Avowed comes into its own after that lengthy first act. When you leave the opening area and enter a part of the Living Lands called the Emerald Stair, you immediately meet a deeply sensuous fur-covered wizard named Yatzli. She’s basically Rachel Dratch’s “Love-ahs” character from SNL, but, well, a fur-covered wizard, and although Avowed tries too hard to make Yatzli too much, it’s an instant course correction, and a reminder that this is an Obsidian game and not a stock Elder Scrolls wannabe. The Emerald Stair’s whole deal—it’s a region ruled by a widely banned science/magic called Animancy, whose practitioners experiment on souls separated from bodies, using the empty physical husks that remain for manual labor—lives up to Obsidian’s history of smart, eccentric writing, and quickly rights what had been a listing ship. I don’t want to share too many specifics, but weird, unexpected notes start to pop up throughout Avowed’s side quests and main plotline once you reach the Emerald Stair, and they continue into later acts.
It might take the story a few hours to get interesting, but Avowed’’s approach to character progression is unusual from the beginning. Most notably, I can’t recall another RPG where beating enemies is such an insignificant source of experience points.

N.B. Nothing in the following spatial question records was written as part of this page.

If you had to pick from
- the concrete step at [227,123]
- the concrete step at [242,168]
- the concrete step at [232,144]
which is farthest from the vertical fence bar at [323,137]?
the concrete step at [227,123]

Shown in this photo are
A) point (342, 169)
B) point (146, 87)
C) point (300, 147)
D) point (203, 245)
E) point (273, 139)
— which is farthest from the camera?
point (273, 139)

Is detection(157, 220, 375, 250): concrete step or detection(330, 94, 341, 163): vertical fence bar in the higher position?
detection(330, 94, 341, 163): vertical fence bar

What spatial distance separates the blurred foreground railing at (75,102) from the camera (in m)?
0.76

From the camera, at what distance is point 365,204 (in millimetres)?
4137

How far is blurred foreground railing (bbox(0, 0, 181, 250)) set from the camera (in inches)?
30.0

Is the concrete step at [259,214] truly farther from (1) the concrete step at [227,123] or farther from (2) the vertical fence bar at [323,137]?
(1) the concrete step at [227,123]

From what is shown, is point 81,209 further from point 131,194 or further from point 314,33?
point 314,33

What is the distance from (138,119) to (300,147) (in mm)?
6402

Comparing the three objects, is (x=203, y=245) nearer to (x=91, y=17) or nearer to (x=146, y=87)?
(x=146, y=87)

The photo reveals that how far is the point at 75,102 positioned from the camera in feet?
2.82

Enemies don’t level up alongside your character, and they don’t respawn; they’ll be waiting for you when you’re ready for them, basically, and once they’re dead they’re gone. Completing quests gets you the lion’s share of your experience points; even minor side quests will bring in magnitudes more XP than beating standard enemies. This doesn’t mean combat is optional, or sparse, but it minimizes what is typically an RPG’s main incentive for fighting. There are definitely rewards for clearing out enemy camps—money, items, new weapons, small drips of XP—but by limiting the last of those it underscores that combat is part of Avowed’s kit but not its primary focus. You can’t really grind in Avowed, and there’s no way to farm; the best bet is to stick to the story and fit in as many of the side quests as possible, as they’ll bring in substantially more experience points than randomly getting into fights.